--- Предложенный отрывок ---
Перешли все границы

Оценить
Перешли все границы
Фото Вера Салманова
Три семьи, связанные с Саратовской областью, рассказывают, как уезжали на историческую родину по программам возвращения соотечественников

Соотечественников, решившихся на переезд за границу, становится всё больше. По последним данным Росстата, в прошлом году из России навсегда уехали 350 тысяч человек, что в 10 раз больше, чем, например, в 2010 году (учитывается только количество официально снявшихся с учета по месту жительства). Это миграционный рекорд за последние 16 лет. Основные направления для эмиграции традиционные – страны Евросоюза, США, Израиль. Примечательно, что некоторые государства принимают россиян особенно радушно.

«Хорошо там, где мы были»

Светлана переводит дух, усевшись поудобнее на сиденье плацкартного вагона. Только что вдвоем с мужем они внесли четыре огромные сумки – вещи первой необходимости. Провожать их некому – все дети и внуки уже уехали. Впереди предстоит дальняя дорога: от Павелецкого вокзала в Москве нужно добраться до Домодедово, потом на самолете до Новосибирска, а после пересадки – до самого Сеула. Виталий и Светлана Огай переезжают на ПМЖ в Южную Корею.

Светлана и её муж родились и выросли в Узбекистане в городе Андижан, там же познакомились и поженились. Их родители были депортированы туда с Дальнего Востока. Приморье их предки стали заселять еще во второй половине 19 века, спасаясь от голода, малоземелья и японских оккупантов. Корейцы, в отличие от китайцев и японцев, не сторонились русских, создавали сельские поселения и самозабвенно трудились в полях.

--- Обязательные задания ---
• 1. Процитируйте фрагмент статьи об эмиграции от слов «Светлана переводит дух, усевшись» до слов «в Южную Корею.».
• 2. Ответьте на вопросы по статье об эмиграции.
(а) Сколько человек, по данным Росстата, навсегда уехали из России в прошлом году?
(б) В какую страну на ПМЖ переезжают Виталий и Светлана Огай?
(в) В каком городе родились и выросли Светлана и её муж?
• 3. Напишите продолжение статьи об эмиграции, начиная сразу после её последнего предложения.
Следующий далее материал взят из другого источника.

--- Исходный материал ---
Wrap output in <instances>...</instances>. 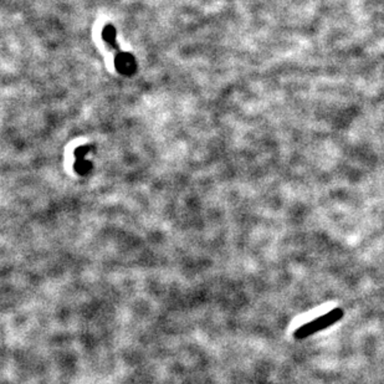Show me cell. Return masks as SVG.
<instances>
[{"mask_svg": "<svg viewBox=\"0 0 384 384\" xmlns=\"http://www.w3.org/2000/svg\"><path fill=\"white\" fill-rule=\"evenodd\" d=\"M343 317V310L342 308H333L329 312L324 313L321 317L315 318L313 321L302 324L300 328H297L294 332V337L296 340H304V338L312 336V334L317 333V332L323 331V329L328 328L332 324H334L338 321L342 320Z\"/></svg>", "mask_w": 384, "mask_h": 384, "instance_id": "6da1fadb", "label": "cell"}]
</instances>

--- Ожидаемые ответы ---
• 1.
Светлана переводит дух, усевшись поудобнее на сиденье плацкартного вагона. Только что вдвоем с мужем они внесли четыре огромные сумки – вещи первой необходимости. Провожать их некому – все дети и внуки уже уехали. Впереди предстоит дальняя дорога: от Павелецкого вокзала в Москве нужно добраться до Домодедово, потом на самолете до Новосибирска, а после пересадки – до самого Сеула. Виталий и Светлана Огай переезжают на ПМЖ в Южную Корею.

• 2.
(а) 350 тысяч человек.
(б) В Южную Корею.
(в) В Андижане, в Узбекистане.

• 3.
«А потом началась война, и Сталин сослал наших родителей в Узбекистан. Чтобы не путать с врагами-японцами», – объясняет, улыбаясь, Виталий Огай. «У нас была хорошая работа: я на самом крупном хлопчатобумажном комбинате Союза работала, муж на машиностроительном заводе. У нас квартира трехкомнатная была – жить было здорово! Так и прошла там молодость», – с ностальгией вспоминает Светлана.

В 90-е годы жить в национальной республике стало некомфортно. Родители и взрослые дети с собственными семьями разъехались по разным направлениям. Старшее поколение Огай осело в Украине на берегу Азовского моря.

«В России любят говорить: везде хорошо, где нас нет. А нам было хорошо там, где мы были», – отмечает Светлана. На украинской земле новоселы плотно занялись земледелием. О масштабах хозяйства можно судить из слов собеседницы: «У нас спрашивал один мужчина, сколько людей из деревень привезти. Я говорила: сто, сто пятьдесят – и столько привозил. Местные жители работали у нас в полях, мы платили им зарплату посуточно. Мало кто тогда платил наличными, а мы платили. Тяжело было, уставали, но урожаи собирали хорошие – земля там была добрая».

А потом Россия забрала Крым. На семье Огай это опять отразилось: как из Узбекистана они бежали в 96-м вместе с русскими, так им пришлось уезжать и в 2014-м. Проблема была в их российском гражданстве – украинские паспорта изначально было получить крайне сложно. Сын, живший в Саратовской области, пригласил к себе, а сам уехал в Южную Корею. Там же обосновались двое других детей Огай с семью внуками.

Сейчас, говорят попутчики, корейских плантаторов становится всё меньше – люди бросают свои поля и тоже уезжают в Страну утренней свежести.

В последние несколько лет правительство Кореи упростило условия для получения трудовой визы сроком от 1 до 5 лет, с правом последующей натурализации. Недостаток рабочей силы и демографический спад власти решили возместить за счет этнических корейцев с постсоветского пространства. Будущим согражданам предоставляют жилье и пособие и отправляют на курсы корейского языка.

«Корейский язык очень сложный. Всю жизнь говорили на русском, а теперь, в старость лет, изучать новый язык... – вздыхает Светлана. – Мы потому-то и язык родной плохо знаем, потому что родители с нами даже дома говорили на русском – хотели, чтобы мы быстрее ассимилировались».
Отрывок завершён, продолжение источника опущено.